To be more formal than I was in class: Let us let T_k denote the actual set of ternary strings of length k which contain either 00 or 11. To prove the above identity, we will divide T_n into several sets (disjoint naturally) and determine the size of these sets.

Let A denote the subset of T_n consisting of those that start with a 2.

Let B denote the subset of T_n consisting of those that start with either 00 or 11.

Let C denote the subset of T_n consisting of those that start with either 02 or 12.

Finally let D denote the subset of T_n consisting of those that start with 01 or 10.

We first check that this collection of subsets of T_n has the property that every member of T_n is in precisely one of them, i.e. they form a partition of T_n.

Now we just want to compute the size of each of them and hope that the above recurrence relation results. Actually this is the cart before the horse. If we can find a nice formula involving only t_(n-1),t_(n-2) etc for the sizes of each of A,B,C,D then we have a recurrence relation. I only gave the answer first to guide us in how to think about the problem. The above partition is also the cart before the horse. We just try to think of nice ways to get all members of T_n by doing something natural to shorter strings in such a way that we can count the sizes.

What is in A? Think about this how best you can: there is a 1-1 correspondence between the members of A (i.e. those members of T_n that start with a 2) and the entire collection T_(n-1). This correspondence is simply REMOVE 2 from the front of the string. Therefore A has the same size as T_(n-1), i.e. size t_(n-1) by the definition of t_(n-1).
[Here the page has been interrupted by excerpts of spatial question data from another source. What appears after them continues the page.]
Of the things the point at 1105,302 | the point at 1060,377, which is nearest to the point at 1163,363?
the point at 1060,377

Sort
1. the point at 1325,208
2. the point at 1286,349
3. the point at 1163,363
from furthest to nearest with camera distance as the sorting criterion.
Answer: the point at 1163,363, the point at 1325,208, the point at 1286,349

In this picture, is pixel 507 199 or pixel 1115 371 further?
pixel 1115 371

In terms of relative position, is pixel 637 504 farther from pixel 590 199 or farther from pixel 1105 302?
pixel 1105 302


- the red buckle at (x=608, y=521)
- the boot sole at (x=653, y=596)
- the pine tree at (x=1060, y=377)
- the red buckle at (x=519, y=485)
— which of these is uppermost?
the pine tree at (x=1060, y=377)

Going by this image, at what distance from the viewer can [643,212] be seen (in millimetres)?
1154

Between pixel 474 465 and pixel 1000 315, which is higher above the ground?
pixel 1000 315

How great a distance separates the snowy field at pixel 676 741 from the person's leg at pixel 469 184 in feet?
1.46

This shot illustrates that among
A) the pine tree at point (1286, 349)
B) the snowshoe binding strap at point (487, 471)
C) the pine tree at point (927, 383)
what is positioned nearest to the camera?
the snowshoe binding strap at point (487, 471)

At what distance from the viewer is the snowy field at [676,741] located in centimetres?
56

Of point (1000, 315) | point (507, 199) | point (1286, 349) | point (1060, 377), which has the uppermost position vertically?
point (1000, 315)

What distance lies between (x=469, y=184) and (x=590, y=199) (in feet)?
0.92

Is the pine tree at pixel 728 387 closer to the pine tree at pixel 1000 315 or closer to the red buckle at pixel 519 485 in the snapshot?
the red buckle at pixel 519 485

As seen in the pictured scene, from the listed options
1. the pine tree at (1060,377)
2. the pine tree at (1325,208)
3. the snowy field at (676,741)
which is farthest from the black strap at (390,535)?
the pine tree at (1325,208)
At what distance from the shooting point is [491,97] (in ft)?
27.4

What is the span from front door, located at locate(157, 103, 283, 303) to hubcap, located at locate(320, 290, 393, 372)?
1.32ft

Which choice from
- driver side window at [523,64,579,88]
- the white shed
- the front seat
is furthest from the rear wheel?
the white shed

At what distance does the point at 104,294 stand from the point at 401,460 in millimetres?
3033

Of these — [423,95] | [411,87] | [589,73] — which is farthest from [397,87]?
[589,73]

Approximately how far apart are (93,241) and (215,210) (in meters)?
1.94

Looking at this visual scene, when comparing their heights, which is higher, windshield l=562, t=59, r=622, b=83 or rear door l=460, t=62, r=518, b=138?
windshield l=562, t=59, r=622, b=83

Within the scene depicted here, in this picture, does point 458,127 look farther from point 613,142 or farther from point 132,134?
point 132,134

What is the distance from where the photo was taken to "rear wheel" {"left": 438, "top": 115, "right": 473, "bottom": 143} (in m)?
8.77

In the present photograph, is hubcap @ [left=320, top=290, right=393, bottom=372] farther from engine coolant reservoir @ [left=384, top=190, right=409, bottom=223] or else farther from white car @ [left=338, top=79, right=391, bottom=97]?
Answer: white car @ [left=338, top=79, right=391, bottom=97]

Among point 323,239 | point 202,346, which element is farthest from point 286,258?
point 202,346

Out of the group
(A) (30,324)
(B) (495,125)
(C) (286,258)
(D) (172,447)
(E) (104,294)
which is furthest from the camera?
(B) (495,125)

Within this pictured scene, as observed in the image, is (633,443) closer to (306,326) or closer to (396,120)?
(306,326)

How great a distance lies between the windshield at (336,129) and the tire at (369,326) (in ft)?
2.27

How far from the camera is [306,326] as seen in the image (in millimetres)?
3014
Now turn to B. If we take any string of length n-2 and stick either 00 or 11 in front of it, we get a member of B. Therefore B is the disjoint union of those that start with 00 and those that start with 11 and both of these obviously have size 3^(n-2) since each can be put in 1-1 correspondence with the collectioin of ALL ternary strings of length n-2. Thus B has size 2*3^(n-2).
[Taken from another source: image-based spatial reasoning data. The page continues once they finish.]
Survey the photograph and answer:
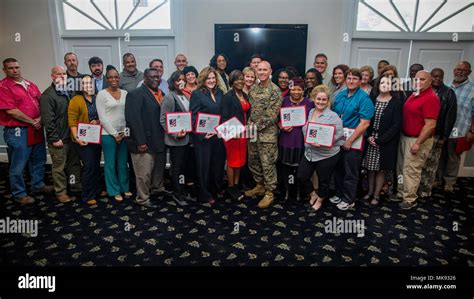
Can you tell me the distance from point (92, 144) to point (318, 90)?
252 centimetres

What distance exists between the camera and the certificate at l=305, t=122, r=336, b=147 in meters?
3.19

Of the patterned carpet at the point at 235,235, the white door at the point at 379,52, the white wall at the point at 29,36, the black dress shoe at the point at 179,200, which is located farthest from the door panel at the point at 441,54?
the white wall at the point at 29,36

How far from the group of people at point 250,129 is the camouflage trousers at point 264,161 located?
0.04 ft

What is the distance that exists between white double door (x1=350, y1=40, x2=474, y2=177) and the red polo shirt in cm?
169

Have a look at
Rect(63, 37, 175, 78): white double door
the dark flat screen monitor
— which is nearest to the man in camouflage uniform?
the dark flat screen monitor

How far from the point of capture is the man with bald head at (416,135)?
329 centimetres

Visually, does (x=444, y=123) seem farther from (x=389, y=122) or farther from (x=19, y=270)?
(x=19, y=270)

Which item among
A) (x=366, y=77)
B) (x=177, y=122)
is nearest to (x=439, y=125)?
(x=366, y=77)

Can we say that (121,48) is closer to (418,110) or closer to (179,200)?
(179,200)

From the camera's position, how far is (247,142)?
147 inches

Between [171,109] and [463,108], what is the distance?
3.51 metres

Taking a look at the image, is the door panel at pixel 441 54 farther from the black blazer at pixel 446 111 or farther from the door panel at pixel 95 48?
the door panel at pixel 95 48

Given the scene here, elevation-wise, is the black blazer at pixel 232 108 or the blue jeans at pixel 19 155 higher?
the black blazer at pixel 232 108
What about C. We also partition C into 2 sets, those that start out 02 and those that start out 12. Each of these subsets can be put in 1-1 correspondence (just by removing the first two digits) with T_(n-2). Why? Well a string that starts out 02 for example and is in T_n must have either 00 or 11 occuring from position 3 or later, therefore the removal of 02 results in a member of T_(n-2). Also conversely, take any member of T_(n-2) and stick 02 at the front and we end up with a member of T_n, hence C. This verifies the correspondence and the fact that C has size 2*t_(n-2).

Finally we come to the tricky one: D. I had the right idea in class but I just stupidly started thinking about bit strings instead of ternary strings.

Anyway, D consists of those that start out 01 or 10 and we want to count them. As we said if we take a string starting out with 01 and then having n-2 more terms we obviously cannot assume that the remaining n-2 terms contain a 00 or a 11 since we could have a string like 0112222222.
I said let's take any string from T_(n-1) and if it starts with a 1 put a 0 in front (to get a string starting with 01) whereas if it starts with a 0 put a 1 in front (to get a string starting with 10). Whoops, what if it starts with a 2? Well these were already counted in our 02 and 12 set C so we can't count them again. But, we know how many there are! So just take those members of T_(n-1) that start with either a 0 or a 1, for each one of these stick the opposite bit at the front. In this way we can see we get a 1-1 correspondence between the members of T_n which start out with either 10 or 01.
Fortunately, it is easy to count how many members of T_(n-1) start with either a 0 or a 1. Just count those that start with a 2!. By our argument for the set C we already know there are t_(n-2) that start with a 2. Thus there are t_(n-1) - t_(n-2) that start with a 0 or a 1. This then is the size of D.

Finally we get t_n = |T_n| = |A| + |B| + |C| + |D| = t_(n-1) + 2*3^(n-2) + 2*t_(n-2) + (t_(n-1) - t_(n-2) ). Hooray.